PAGE EXCERPT:
START

Fuzzy Matching - new version plus explanation

al_b_cnu

Well-known Member
Joined
Jul 18, 2003
Messages
4,546
It has been a while since I originally posted my Fuzzy matching UDF’s on the board, and several variants have appeared subsequently.

I thought it time to ‘put the record straight’ & post a definitive version which contains slightly more efficient code, and better matching algorithms, so here it is.

Firstly, I must state that the Fuzzy matching algorithms are very CPU hungry, and should be used sparingly. If for instance you require to lookup a match for a string which starts with, contains or ends with a specified value, this can be performed far more efficiently using the MATCH function:
Fuzzy Examples.xls
ABCDE
1Starts WithEndsContains
2BilljelenBill
3Mr Bill Jelen433
4Bill Jelen
5Joe Bloggs
6Fred Smith
MATCH Example


... Continued ...
 

Excel Facts

Back into an answer in Excel
Use Data, What-If Analysis, Goal Seek to find the correct input cell value to reach a desired result
Superb!!
quick question. What would u recommend the best settings are for the following.

I am merging 2 databases and will be checking for duplicates in names, emails and addresses (street name and zip code)

one database has 11,000 records and the other 6,000, so don't want to spend all day figuring out what's best for each lookup. Have a quad core processor but even that takes a while to get results.

thanks in advance!!
 
Upvote 0
Superb!!
quick question. What would u recommend the best settings are for the following.

I am merging 2 databases and will be checking for duplicates in names, emails and addresses (street name and zip code)

one database has 11,000 records and the other 6,000, so don't want to spend all day figuring out what's best for each lookup. Have a quad core processor but even that takes a while to get results.

thanks in advance!!

Hi,

Algorithm 4 (Levenstein distance) is the most accurate, but slower than algorithm 2 which matches pairs, triplets, quadfs etc..

Given the number of entries, I'd suggest algorithm 2.
 
Upvote 0
Unusual reason for non-completion of fuzzy vlookup

Just thought I'd post this because it is quite funny.

Was running a fuzzy vlookup for a column of 2000 odd names and while in the midst of the calculation, my laptop was stolen! From the kitchen while we were in the room next door! :eeek: (I am in Africa doing a child sponsorship program - was comparing names to last years list with plenty of spelling errors).

I wonder if the bandito (as they call them here in Mozambique) allowed the calculation to complete...
 
Upvote 0
I've been using FuzzyVlookup to match account information between two databases. I'm matching based on the street address and then removing duplicates. This has saved me considerable time where Vlookup would have caused all sorts of issues in regards to slight deviations in spelling street names or in how certain streets were abbreviated when entered in. Sometimes "6th st" was entered "sixth st" for example and this has saved me time in matching.

END

EXERCISE SET:
1. Reproduce the fuzzy matching thread word for word from "Fuzzy Matching - new" to "have appeared subsequently.".
2. In the fuzzy matching thread, which algorithm does the reply call the most accurate?
3. Decide whether each statement agrees with the fuzzy matching thread. Answer yes or no and quote the words that settle it.
(a) The fuzzy matching algorithms need little processing power.
(b) Algorithm 2 was recommended for merging the two databases.
(c) The laptop was taken from the kitchen.
The lines that follow have nothing to do with any of this.

STORED ROWS:
START

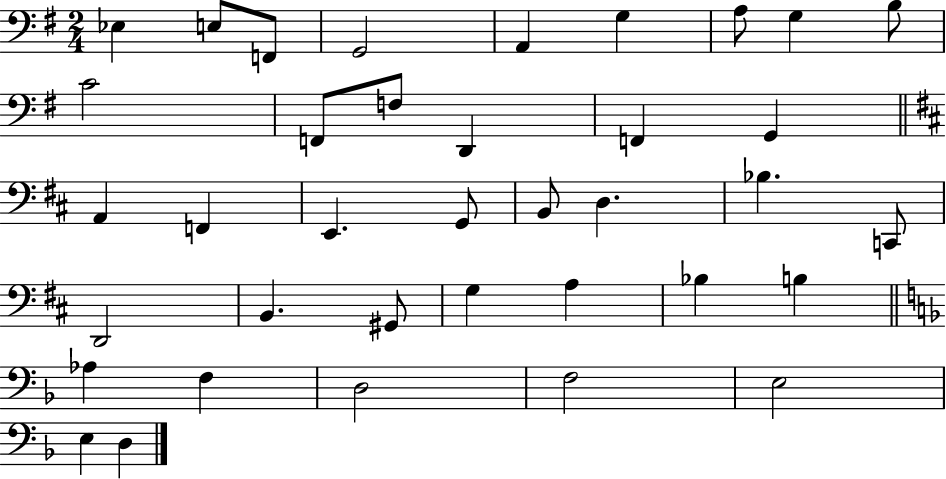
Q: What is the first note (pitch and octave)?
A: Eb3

END
START

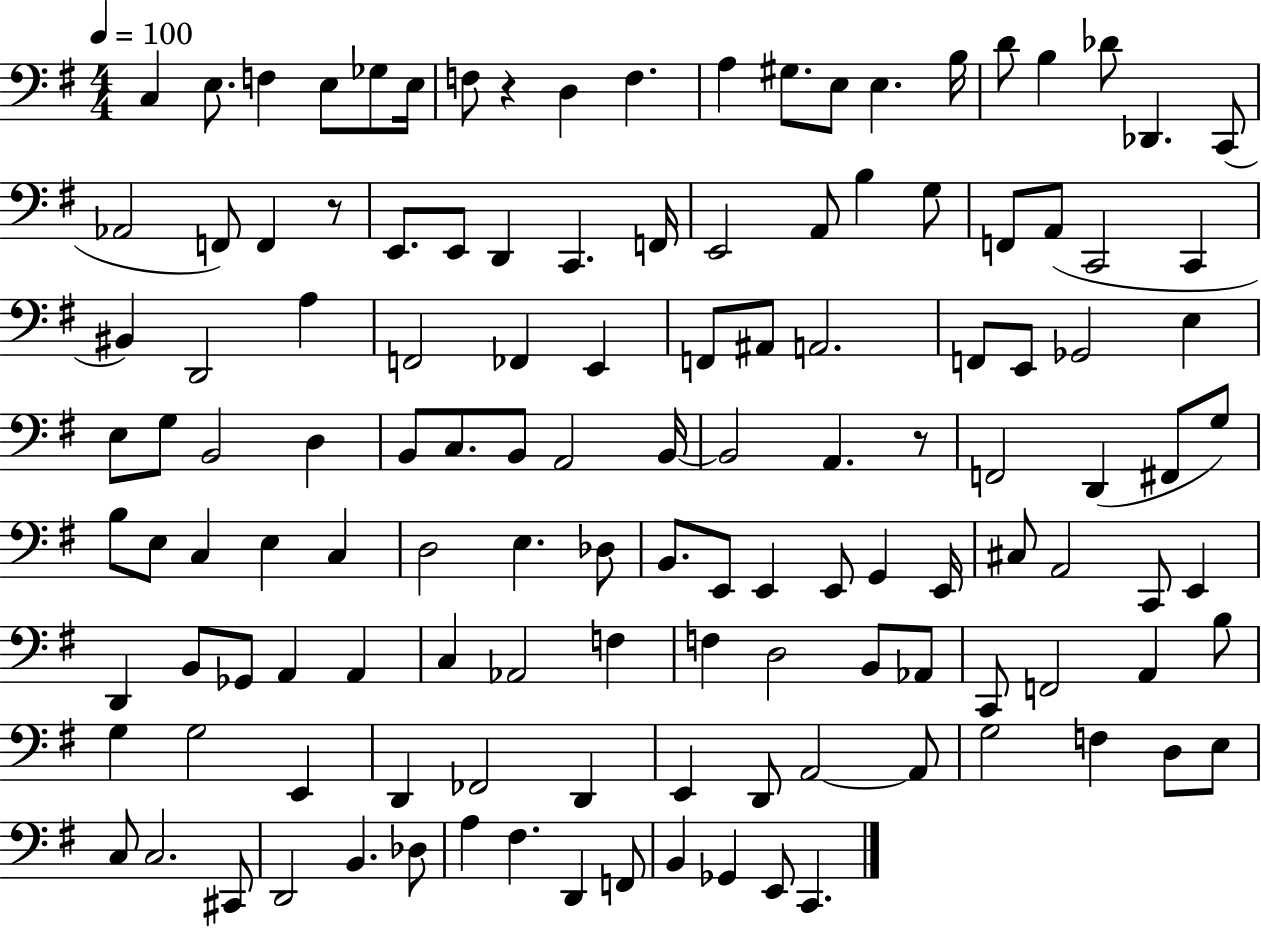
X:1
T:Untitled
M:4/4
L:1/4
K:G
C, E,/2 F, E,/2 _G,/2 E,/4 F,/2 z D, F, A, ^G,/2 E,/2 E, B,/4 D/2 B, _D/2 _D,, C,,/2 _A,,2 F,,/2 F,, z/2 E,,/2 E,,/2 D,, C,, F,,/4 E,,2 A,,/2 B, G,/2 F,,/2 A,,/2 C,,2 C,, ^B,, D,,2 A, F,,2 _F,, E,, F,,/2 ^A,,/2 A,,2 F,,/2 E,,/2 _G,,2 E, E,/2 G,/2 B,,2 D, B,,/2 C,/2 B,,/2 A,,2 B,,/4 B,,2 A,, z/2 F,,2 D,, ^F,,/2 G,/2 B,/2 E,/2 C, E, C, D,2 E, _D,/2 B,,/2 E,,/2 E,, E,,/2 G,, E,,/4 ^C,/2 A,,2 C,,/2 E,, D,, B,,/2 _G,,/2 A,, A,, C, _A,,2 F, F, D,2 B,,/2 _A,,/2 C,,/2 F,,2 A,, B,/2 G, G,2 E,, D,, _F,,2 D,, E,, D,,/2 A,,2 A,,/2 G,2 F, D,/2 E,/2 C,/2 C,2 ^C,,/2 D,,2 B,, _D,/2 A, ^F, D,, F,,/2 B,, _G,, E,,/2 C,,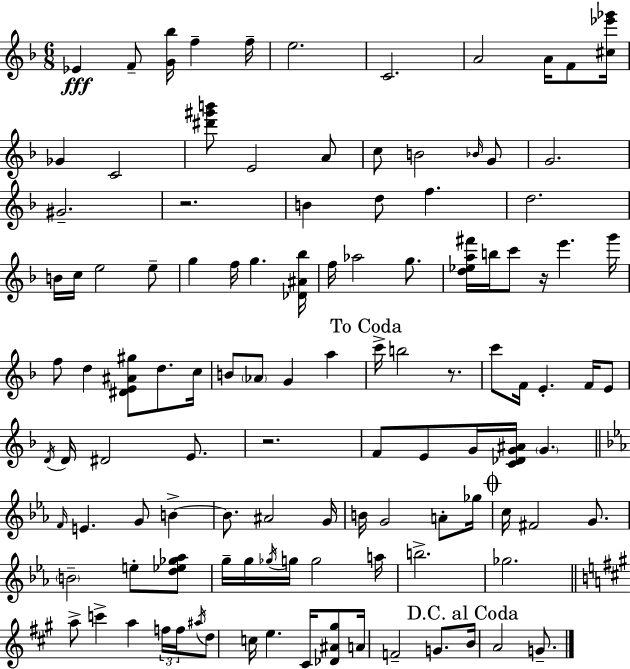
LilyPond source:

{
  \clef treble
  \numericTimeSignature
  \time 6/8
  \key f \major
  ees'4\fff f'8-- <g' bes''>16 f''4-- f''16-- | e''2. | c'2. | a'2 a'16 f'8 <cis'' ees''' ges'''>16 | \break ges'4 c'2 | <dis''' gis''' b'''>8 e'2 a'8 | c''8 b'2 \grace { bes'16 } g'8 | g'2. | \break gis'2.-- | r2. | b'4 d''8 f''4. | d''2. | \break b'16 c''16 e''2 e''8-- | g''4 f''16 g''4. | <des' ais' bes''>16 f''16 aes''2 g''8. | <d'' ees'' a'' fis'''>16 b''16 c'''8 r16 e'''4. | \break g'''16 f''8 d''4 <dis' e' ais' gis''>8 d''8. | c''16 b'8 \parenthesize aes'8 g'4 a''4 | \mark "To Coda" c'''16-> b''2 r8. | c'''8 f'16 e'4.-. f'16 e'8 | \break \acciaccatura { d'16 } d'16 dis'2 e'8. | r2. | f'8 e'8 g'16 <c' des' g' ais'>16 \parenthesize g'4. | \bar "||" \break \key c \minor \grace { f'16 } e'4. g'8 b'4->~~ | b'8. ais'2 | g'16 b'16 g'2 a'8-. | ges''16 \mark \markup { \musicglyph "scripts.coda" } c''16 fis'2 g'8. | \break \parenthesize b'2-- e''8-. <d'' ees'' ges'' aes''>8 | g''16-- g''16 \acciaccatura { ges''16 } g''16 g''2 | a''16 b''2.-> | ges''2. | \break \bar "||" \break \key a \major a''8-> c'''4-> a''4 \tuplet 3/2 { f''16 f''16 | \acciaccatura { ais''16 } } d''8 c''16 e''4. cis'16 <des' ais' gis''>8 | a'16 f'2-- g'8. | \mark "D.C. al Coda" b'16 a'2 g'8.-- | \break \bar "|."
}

END

SOLUTIONS TO EACH TASK:
1.
Fuzzy Matching - new version plus explanation

al_b_cnu

Well-known Member
Joined
Jul 18, 2003
Messages
4,546
It has been a while since I originally posted my Fuzzy matching UDF’s on the board, and several variants have appeared subsequently.

2. Algorithm 4, the Levenstein distance.

3.
(a) No: "the Fuzzy matching algorithms are very CPU hungry"
(b) Yes: "Given the number of entries, I'd suggest algorithm 2."
(c) Yes: "From the kitchen while we were in the room next door!"